## SET TASK
Transcribe the records that follow exactly. Skip the pictures.

## RAW DATA
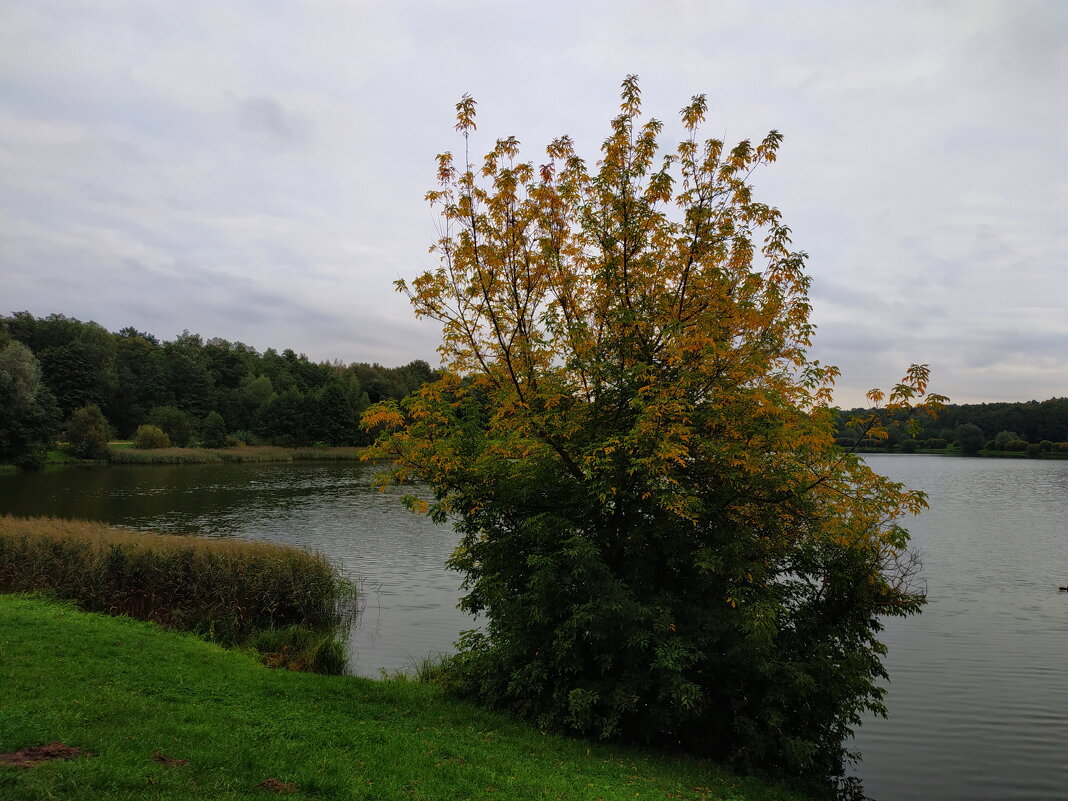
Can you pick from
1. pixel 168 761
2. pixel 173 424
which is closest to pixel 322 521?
pixel 168 761

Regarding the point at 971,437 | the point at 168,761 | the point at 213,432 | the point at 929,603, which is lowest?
the point at 929,603

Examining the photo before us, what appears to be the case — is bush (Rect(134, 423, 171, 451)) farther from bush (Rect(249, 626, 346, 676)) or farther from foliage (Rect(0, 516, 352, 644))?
bush (Rect(249, 626, 346, 676))

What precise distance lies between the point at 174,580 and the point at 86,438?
214ft

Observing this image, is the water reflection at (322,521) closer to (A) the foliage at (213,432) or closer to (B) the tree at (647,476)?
(B) the tree at (647,476)

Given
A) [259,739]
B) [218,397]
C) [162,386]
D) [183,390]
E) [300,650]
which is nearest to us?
[259,739]

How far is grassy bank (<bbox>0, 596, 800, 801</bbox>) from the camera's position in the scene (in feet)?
18.4

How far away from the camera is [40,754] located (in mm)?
5504

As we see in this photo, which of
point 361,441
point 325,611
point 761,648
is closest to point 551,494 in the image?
point 761,648

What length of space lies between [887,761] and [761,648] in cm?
464

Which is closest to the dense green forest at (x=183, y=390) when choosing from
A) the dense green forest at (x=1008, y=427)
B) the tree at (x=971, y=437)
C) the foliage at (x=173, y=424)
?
the foliage at (x=173, y=424)

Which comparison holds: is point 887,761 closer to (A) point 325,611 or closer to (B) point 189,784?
(B) point 189,784

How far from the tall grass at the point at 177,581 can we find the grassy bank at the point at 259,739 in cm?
359

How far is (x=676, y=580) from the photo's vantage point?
9672mm

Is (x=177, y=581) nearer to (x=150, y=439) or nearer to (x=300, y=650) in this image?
(x=300, y=650)
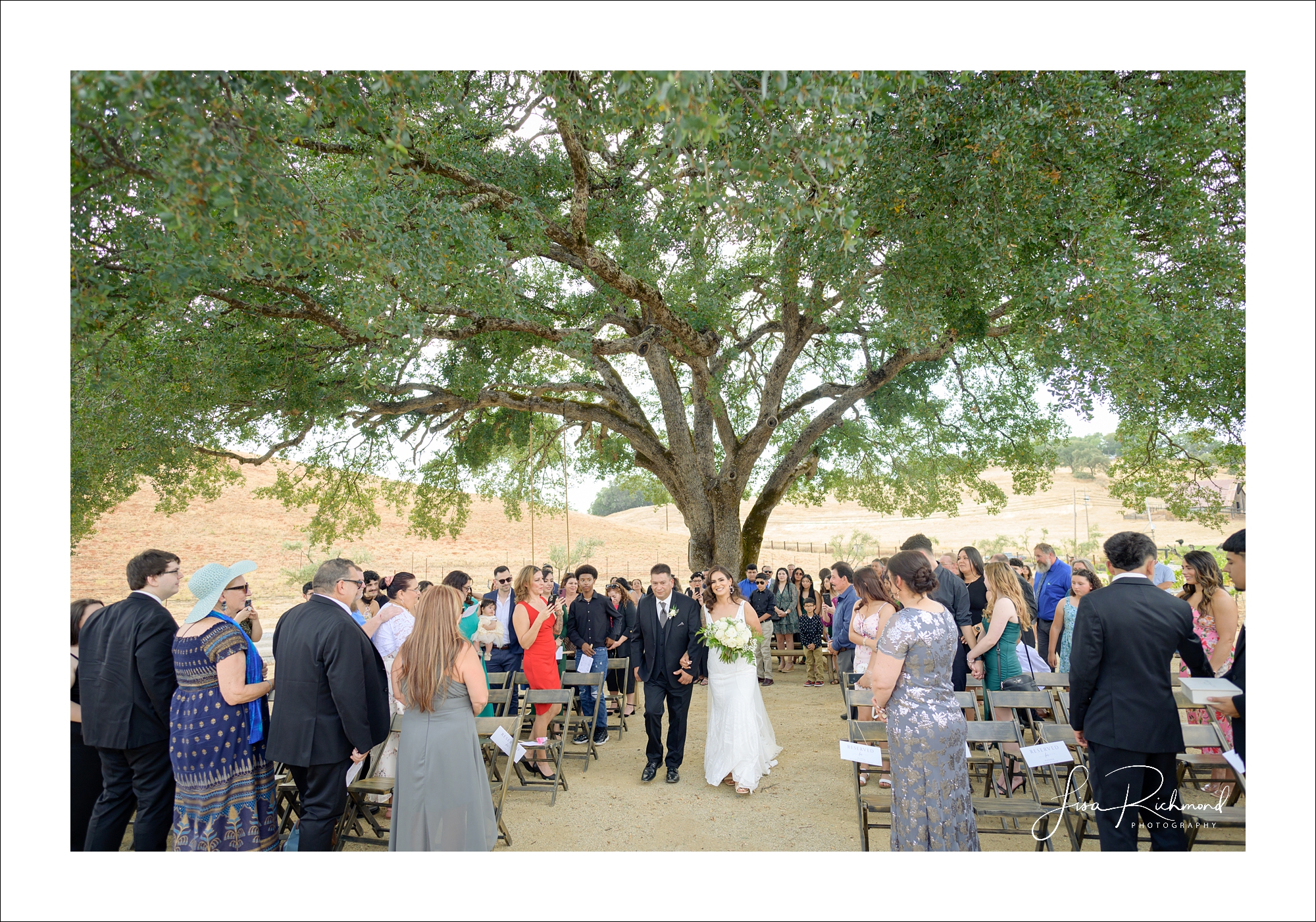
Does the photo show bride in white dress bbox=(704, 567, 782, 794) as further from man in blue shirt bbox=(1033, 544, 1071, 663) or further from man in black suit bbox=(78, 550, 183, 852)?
man in black suit bbox=(78, 550, 183, 852)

## PROBLEM SOLUTION
Can you pick from
1. pixel 168 761
2. pixel 173 424
which is closest to pixel 322 521?
pixel 168 761

Regarding the point at 971,437 | the point at 168,761 | the point at 213,432 | the point at 929,603, which is lowest?
the point at 929,603

Examining the photo before us, what appears to be the case — is bush (Rect(134, 423, 171, 451)) farther from bush (Rect(249, 626, 346, 676)) or farther from foliage (Rect(0, 516, 352, 644))?
bush (Rect(249, 626, 346, 676))

What precise distance lies between the point at 174,580 and the point at 86,438?
214ft

Observing this image, is the water reflection at (322,521) closer to (A) the foliage at (213,432) or closer to (B) the tree at (647,476)?
(B) the tree at (647,476)

Given
A) [259,739]
B) [218,397]
C) [162,386]
D) [183,390]
E) [300,650]
which is nearest to us?
[259,739]

How far is grassy bank (<bbox>0, 596, 800, 801</bbox>) from the camera's position in the scene (in feet)?
18.4

How far away from the camera is [40,754] located (in mm)?
5504

As we see in this photo, which of
point 361,441
point 325,611
point 761,648
is closest to point 551,494 in the image?
point 761,648

What length of space lies between [887,761] and [761,648] in cm?
464

Which is closest to the dense green forest at (x=183, y=390) when choosing from
A) the dense green forest at (x=1008, y=427)
B) the tree at (x=971, y=437)
C) the foliage at (x=173, y=424)
?
the foliage at (x=173, y=424)

Which comparison holds: is point 887,761 closer to (A) point 325,611 or closer to (B) point 189,784?
(B) point 189,784

How far from the tall grass at the point at 177,581 can we find the grassy bank at the point at 259,739 in cm?
359

How far is (x=676, y=580) from the photo's vantage point?
9672mm

Is (x=177, y=581) nearer to (x=150, y=439) or nearer to (x=300, y=650) in this image?
(x=300, y=650)
Does the photo show bride in white dress bbox=(704, 567, 782, 794) as further from man in blue shirt bbox=(1033, 544, 1071, 663) or further from man in black suit bbox=(78, 550, 183, 852)?
man in black suit bbox=(78, 550, 183, 852)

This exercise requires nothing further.